Yuk, Kenali dan Kelola Kecemasan pada Remaja di Masa Pandemi

DP3AP2 DIY bekerja sama dengan Fakultas Kesehatan Masyarakat dan Keperawatan (FKKMK), UGM untuk mengadakan webinar ini (15/4).

Oleh: Yogama Wisnu Oktyandito

Remaja Indonesia, yang pada masa normal sudah rentan mengalami gangguan kecemasan, berpotensi lebih besar mengalami gangguan mental pada masa pandemi Covid-19 ini. 

Berdasarkan data Riset Kesehatan Dasar (Riskesdas) pada 2018, prevalensi gangguan mental emosional pada usia 15 tahun ke atas sebesar 9,8%, meningkat dari 2013 yang hanya sebesar 6%. Adanya ancaman pandemi beserta beragam informasinya yang sering kali membingungkan, potensi gangguan mental bagi remaja tidak bisa disepelekan.

Webinar yang diselenggarakan oleh Dinas Pemberdayaan Perempuan Perlindungan Anak dan Pengendalian Penduduk (DP3AP2) DIY ini mengundang dr. Ida Rohmawati, M.Sc., Sp.KJ, psikiater di RS PKU Muhammadiyah Wonosari, sebagai narasumber (15/4).

“Pada masa pandemi saat ini bisa dikatakan bahwa kita semua dilanda rasa cemas … informasi yang begitu gencar sampai kita kesulitan memilah dan memilih mana yang benar,” ujarnya. Ia mengatakan, cara sederhana untuk mengelola kecemasan adalah dengan mengenali tubuh dan kepribadian diri serta menghindari paparan yang memicu kecemasan.

Webinar ini disiarkan pada kanal Youtube Unit Publikasi. Topik yang diangkat tentang bagaimana mengelola kecemasan remaja pada masa pandemi Covid-19.

Riset yang dilakukan oleh Research Square saat masa pandemi Covid-19 terhadap 3.248 warga di China berusia 18 tahun ke atas, menunjukkan bahwa 38,7% warganya mengalami tekanan psikologi dan 37,9% mengalami kecemasan dan kepanikan.

Menurut riset lain oleh Pew Research Center pada 2018, tujuh dari sepuluh remaja usia 13-17 tahun di Amerika Serikat mengatakan bahwa kecemasan dan depresi menjadi masalah utama dalam hidupnya.
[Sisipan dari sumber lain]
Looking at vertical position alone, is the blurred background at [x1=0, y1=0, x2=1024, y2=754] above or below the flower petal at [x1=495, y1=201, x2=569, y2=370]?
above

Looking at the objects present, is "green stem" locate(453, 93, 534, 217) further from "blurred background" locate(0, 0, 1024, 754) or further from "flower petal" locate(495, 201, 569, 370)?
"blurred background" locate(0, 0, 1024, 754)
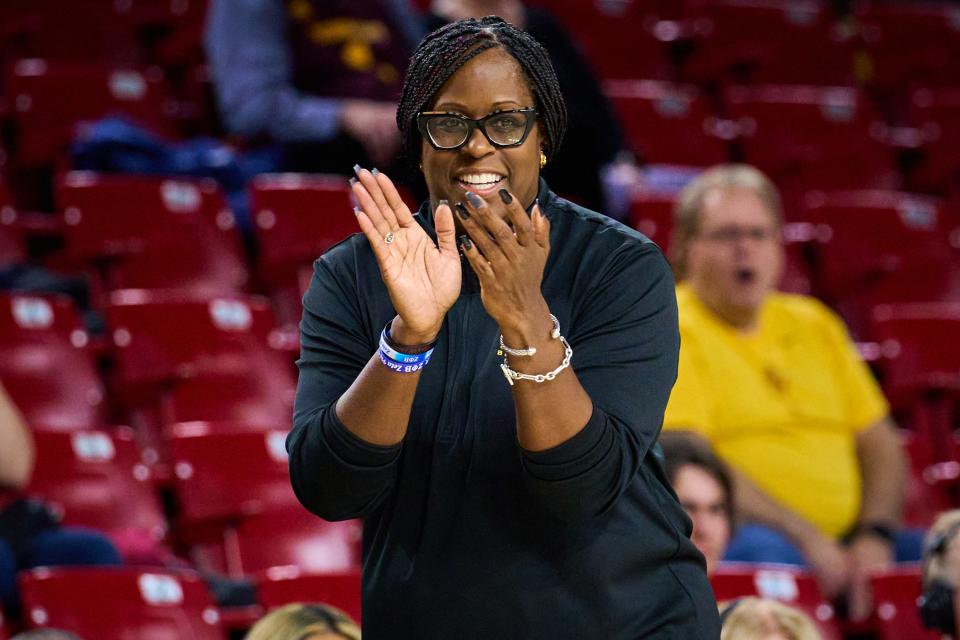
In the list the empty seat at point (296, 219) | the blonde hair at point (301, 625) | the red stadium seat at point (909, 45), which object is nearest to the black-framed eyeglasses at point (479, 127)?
the blonde hair at point (301, 625)

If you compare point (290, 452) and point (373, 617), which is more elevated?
point (290, 452)

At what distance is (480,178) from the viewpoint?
4.73 feet

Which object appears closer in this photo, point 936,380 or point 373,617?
point 373,617

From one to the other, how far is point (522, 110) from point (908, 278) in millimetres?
3695

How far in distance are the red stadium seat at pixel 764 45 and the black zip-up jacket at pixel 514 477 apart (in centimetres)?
467

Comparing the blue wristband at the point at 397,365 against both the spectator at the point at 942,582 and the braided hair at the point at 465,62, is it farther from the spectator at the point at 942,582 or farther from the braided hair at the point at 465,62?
the spectator at the point at 942,582

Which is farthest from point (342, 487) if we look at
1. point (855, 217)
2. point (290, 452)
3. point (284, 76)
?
point (855, 217)

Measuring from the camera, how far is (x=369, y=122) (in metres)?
4.16

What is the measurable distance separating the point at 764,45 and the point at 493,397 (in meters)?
4.87

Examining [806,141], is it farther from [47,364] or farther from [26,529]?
[26,529]

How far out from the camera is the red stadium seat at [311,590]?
9.25ft

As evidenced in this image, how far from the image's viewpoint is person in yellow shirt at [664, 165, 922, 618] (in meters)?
3.28

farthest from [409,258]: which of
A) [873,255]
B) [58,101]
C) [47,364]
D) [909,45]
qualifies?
[909,45]

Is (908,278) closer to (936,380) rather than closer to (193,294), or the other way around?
(936,380)
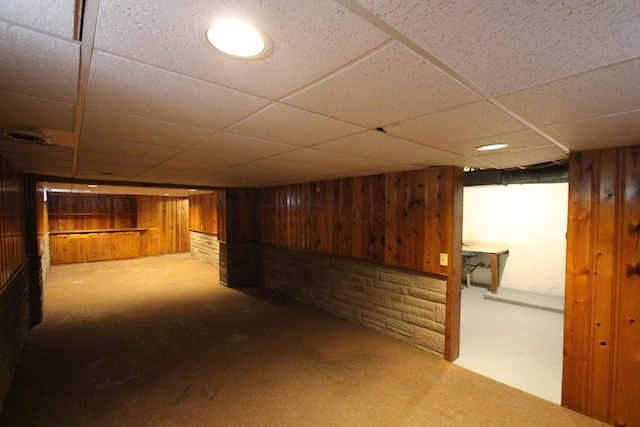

Pada remaja, ekspresi kecemasan yang umumnya muncul adalah mudah marah, penurunan minat, mudah lelah, perilaku membahayakan diri dan perilaku obsesif.

Cara untuk mengelola kecemasan remaja bisa mulai dari dirinya sendiri, antara lain mengenal tubuh dan kepribadian, menghindari paparan informasi yang memicu kecemasan, menghindari diskusi dengan orang pencemas, melakukan aktivitas yang menyenangkan hingga berolahraga.

Selain itu, peran pihak lain seperti teman sebaya dan orang tua juga penting. Dengan menjadi pendengar yang baik, bersikap tenang dan tidak menghakimi, mengajak melakukan aktivitas bersama hingga mengarahkan untuk mendapatkan informasi yang benar.

Hal itu sangat penting dilakukan karena gangguan kecemasan dapat menurunkan kekebalan tubuh, memicu gejala fisik baru, memperberat gejala fisik yang sudah ada hingga menurunkan produktivitas.

Kondisi yang mengharuskan masyarakat untuk diam di rumah dengan paparan informasi yang datang secara masif semakin memungkinkan timbulnya kecemasan dan kepanikan pada setiap orang.